DOCUMENTFRAGMENT =>
---

In februari 1944 voerde de 3e Parachutistenbrigade een oefening uit waarbij de hele brigade door 98 transportvliegtuigen werd gedropt. Eind maart werden 284 vliegtuigen gebruikt bij oefening ‘Bizz II’, waarbij de hele divisie werd ingezet door parachutes of zweefvliegtuigen. Tussen 21 en 26 april werd oefening ‘Mush’ uitgevoerd, waarbij ongeveer 700 vliegtuigen werden gebruikt om de Britse 1e Luchtlandingsdivisie en de Poolse 1e Parachutistenbrigade in te zetten tegen de 6e Luchtlandingsdivisie, die over de weg bewoog, in een simulatie van een grootschalige luchtlandingsoperatie.
De Duitse Voorbereidingen en de Uitvoering van Operatie Tonga
Duitse Strategische Voorbereidingen
De 6e Luchtlandingsdivisie zou worden tegengewerkt door Duitse legereenheden die gestationeerd waren in het gebied rond Caen en de rivier de Orne. Tegen juni 1944 bestond deze uit de 711e en 716e Infanteriedivisies; beide statische eenheden waarvan het personeel bestond uit medisch afgekeurde soldaten en dienstplichtigen uit de Sovjet-Unie of Oost-Europa. Beide divisies hadden ook een verzameling antitankkanonnen en artilleriestukken, evenals een klein aantal Duitse en Franse tanks en zelfrijdende kanonnen. Deze divisies werden beschouwd als laagwaardige eenheden in vergelijking met een eersteklas lijninfanteriedivisie. Geallieerde inlichtingen gaven aan dat ze slechts 40% efficiënt waren in een statische rol en slechts 15% in een tegenaanvalrol. Bovendien waren er twee compagnieën pantservoertuigen in het gebied, evenals een aantal ad-hoc infanterieformaties die waren gevormd uit trainingseenheden.

---

OPGESLAGEN RECORDS =>
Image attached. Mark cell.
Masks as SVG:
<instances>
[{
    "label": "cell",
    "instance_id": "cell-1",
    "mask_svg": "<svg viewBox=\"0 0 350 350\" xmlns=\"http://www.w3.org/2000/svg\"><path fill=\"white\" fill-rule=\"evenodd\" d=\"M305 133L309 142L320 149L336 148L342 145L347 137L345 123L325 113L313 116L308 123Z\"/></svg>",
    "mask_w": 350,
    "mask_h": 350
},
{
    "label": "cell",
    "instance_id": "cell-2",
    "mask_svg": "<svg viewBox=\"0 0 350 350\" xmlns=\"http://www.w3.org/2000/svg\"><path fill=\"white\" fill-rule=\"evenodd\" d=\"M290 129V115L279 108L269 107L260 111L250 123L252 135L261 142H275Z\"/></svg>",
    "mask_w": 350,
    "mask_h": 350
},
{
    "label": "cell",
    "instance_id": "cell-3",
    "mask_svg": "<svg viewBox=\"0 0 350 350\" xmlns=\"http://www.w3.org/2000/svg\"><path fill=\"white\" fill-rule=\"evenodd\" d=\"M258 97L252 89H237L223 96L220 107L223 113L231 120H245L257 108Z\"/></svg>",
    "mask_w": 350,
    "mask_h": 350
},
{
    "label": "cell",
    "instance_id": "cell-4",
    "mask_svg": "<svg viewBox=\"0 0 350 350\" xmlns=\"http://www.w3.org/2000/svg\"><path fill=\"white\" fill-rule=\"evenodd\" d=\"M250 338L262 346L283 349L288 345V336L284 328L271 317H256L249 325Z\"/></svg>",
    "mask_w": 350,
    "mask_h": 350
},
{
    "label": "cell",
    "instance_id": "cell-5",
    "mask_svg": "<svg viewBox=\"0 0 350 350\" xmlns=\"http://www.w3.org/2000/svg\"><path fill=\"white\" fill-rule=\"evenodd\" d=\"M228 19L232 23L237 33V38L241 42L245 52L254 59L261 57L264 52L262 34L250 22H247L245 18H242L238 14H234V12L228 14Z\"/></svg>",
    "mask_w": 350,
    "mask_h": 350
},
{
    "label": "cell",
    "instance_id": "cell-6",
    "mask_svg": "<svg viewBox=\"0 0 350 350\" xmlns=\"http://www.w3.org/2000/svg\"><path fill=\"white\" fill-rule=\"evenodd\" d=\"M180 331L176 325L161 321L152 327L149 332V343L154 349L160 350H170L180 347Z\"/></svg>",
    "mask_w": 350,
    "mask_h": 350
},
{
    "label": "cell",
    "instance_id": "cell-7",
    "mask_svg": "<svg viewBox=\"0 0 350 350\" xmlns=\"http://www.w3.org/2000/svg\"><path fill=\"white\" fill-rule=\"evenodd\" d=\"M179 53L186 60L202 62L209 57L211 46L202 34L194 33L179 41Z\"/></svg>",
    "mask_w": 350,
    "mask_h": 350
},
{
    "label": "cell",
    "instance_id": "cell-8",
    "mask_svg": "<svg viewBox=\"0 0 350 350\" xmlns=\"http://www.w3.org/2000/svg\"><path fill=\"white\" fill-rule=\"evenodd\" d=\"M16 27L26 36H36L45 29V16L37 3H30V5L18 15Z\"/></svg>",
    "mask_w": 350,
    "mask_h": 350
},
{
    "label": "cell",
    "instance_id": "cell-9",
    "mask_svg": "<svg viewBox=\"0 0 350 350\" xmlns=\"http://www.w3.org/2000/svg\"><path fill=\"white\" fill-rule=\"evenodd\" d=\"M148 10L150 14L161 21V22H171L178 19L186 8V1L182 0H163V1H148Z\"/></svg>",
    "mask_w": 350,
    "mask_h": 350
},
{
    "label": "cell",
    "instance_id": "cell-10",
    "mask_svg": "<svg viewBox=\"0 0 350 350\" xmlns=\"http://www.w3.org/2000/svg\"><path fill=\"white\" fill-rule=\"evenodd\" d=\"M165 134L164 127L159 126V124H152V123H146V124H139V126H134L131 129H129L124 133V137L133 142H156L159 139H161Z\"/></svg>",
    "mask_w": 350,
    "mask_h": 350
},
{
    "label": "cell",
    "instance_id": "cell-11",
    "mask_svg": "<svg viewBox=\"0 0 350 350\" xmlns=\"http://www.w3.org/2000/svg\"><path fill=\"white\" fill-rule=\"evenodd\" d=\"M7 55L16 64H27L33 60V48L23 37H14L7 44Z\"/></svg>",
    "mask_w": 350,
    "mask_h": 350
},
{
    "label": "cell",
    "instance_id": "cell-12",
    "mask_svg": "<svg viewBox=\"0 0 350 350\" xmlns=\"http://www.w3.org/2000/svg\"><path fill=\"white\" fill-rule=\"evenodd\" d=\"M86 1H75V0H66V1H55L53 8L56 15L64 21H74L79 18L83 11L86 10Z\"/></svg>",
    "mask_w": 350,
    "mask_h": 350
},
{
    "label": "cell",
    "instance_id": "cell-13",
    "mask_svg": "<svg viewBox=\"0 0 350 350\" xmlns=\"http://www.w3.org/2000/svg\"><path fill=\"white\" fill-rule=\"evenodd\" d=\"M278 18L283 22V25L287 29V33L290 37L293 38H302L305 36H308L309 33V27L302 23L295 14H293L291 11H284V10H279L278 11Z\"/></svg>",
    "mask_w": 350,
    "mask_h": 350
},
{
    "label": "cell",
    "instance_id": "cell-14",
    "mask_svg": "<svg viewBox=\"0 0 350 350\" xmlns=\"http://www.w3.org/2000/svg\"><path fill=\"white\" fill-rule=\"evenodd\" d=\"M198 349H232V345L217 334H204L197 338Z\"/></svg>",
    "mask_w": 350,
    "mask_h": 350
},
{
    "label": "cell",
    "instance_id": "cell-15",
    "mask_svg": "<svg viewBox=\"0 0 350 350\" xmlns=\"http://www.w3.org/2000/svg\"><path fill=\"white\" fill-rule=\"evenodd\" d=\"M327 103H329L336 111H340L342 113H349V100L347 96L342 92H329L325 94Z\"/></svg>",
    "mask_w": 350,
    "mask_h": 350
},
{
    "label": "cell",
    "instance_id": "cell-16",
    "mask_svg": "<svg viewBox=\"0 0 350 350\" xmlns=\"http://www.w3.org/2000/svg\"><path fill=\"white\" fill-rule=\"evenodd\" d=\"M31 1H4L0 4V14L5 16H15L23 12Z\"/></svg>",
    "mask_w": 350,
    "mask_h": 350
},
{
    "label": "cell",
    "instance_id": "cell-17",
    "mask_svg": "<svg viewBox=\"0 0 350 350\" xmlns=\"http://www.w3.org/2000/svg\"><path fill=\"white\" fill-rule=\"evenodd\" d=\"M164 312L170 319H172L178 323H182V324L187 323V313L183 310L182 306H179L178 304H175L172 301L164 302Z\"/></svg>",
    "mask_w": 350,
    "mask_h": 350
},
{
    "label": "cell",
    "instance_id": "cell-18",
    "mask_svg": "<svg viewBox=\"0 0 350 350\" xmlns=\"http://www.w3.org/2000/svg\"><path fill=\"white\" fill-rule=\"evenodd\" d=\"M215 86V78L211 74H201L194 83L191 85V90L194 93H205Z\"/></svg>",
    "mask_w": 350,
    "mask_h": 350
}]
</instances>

---

OPDRACHT 1 =>
Beantwoord deze vragen over het documentfragment:
(a) Door hoeveel transportvliegtuigen werd de hele 3e Parachutistenbrigade in februari 1944 gedropt?
(b) Tussen welke data werd oefening ‘Mush’ uitgevoerd?
(c) Voor hoeveel procent waren de 711e en 716e Infanteriedivisies volgens geallieerde inlichtingen efficiënt in een tegenaanvalrol?
OPDRACHT 2 => Schrijf uit het documentfragment het stuk van "In februari 1944" tot en met "een grootschalige luchtlandingsoperatie." letterlijk over.
De records zijn hier niet nodig.

VOLLEDIG ANTWOORD 1 =>
(a) Door 98 transportvliegtuigen.
(b) Tussen 21 en 26 april.
(c) Voor slechts 15%.

VOLLEDIG ANTWOORD 2 =>
In februari 1944 voerde de 3e Parachutistenbrigade een oefening uit waarbij de hele brigade door 98 transportvliegtuigen werd gedropt. Eind maart werden 284 vliegtuigen gebruikt bij oefening ‘Bizz II’, waarbij de hele divisie werd ingezet door parachutes of zweefvliegtuigen. Tussen 21 en 26 april werd oefening ‘Mush’ uitgevoerd, waarbij ongeveer 700 vliegtuigen werden gebruikt om de Britse 1e Luchtlandingsdivisie en de Poolse 1e Parachutistenbrigade in te zetten tegen de 6e Luchtlandingsdivisie, die over de weg bewoog, in een simulatie van een grootschalige luchtlandingsoperatie.